The study population (intent-to-treat) included 661 patients who received enfuvirtide plus optimized background and 334 patients who received optimized background alone. Of these, 346 (52%) of the enfuvirtide plus optimized background patients vs. 260 (78%) of the optimized background-only patients met the definition for virologic failure.
When the researchers analyzed the change in genotypic score between baseline and time of virologic failure, the number and percentage of patients who lost genotypic-sensitive agents was higher for patients on the optimized background-only regimen.
In fact, approximately 50% of the patients in the optimized background-only group with a baseline Genotypic Susceptibility Score greater than or equal to 1 lost an active agent that had been included in their optimized background. This loss of active agents from the optimized background translated into poorer efficacy of the subsequent enfuvirtide plus optimized background regimen.

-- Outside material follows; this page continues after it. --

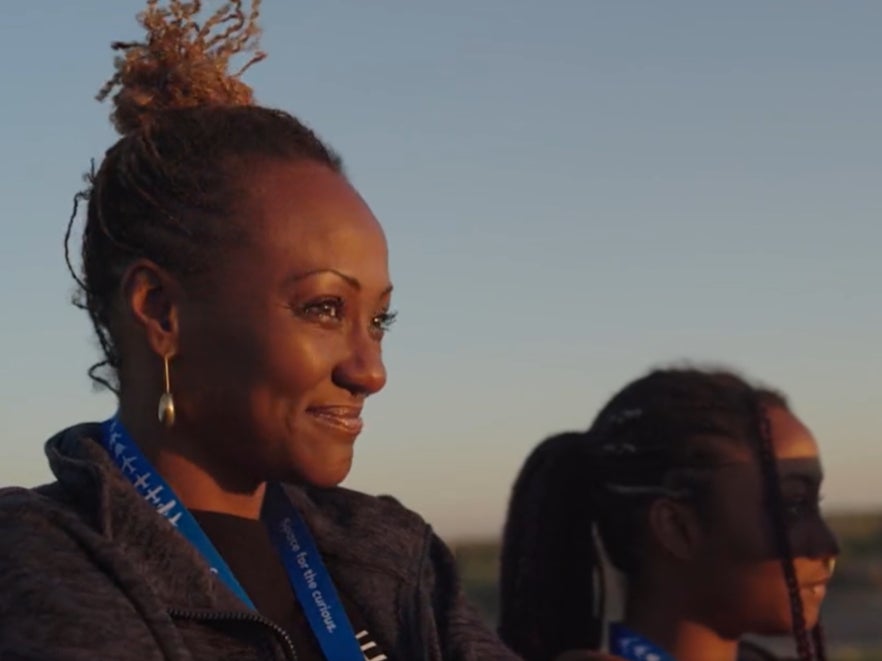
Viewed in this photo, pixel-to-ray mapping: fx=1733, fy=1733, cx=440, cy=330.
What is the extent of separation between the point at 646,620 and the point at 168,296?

When the researchers compared the enfuvirtide plus optimized background arm to the optimized background-only arm, the difference in the loss of active agents was greater when the analysis included patients who did not meet the definition for virologic failure. This larger difference is explained by the fact that the proportion of enfuvirtide plus optimized background patients who experienced virologic failure was smaller. However, the investigators believe (and I agree) that the inclusion of the patients who did not experience virologic failure is a better method of analysis, since this reflects the overall proportion of patients who lost active agents.
This analysis clearly demonstrates that patients who initially received enfuvirtide had improved virologic outcomes compared to patients who used enfuvirtide only after virological failure.
These results are consistent with previously reported efficacy findings, which showed that patients with fewer active agents in their optimized background had poorer responses than patients with a greater number of active agents in their optimized background.
I think that by now everyone will agree that treatment with regimens that do not contain enfuvirtide is associated with higher virological failure rates and a greater loss of active background agents than treatment with enfuvirtide-containing regimens. What remains a challenge is determining the right cutoff at which the benefits of adding enfuvirtide are greater than the potential consequences and treatment inconveniences.
It is clear that the goal of switching regimens should be to achieve undetectability. The results of this analysis reinforce the concept that regimens that maximize the chances of earlier suppression also have a better chance of continuing their success over time.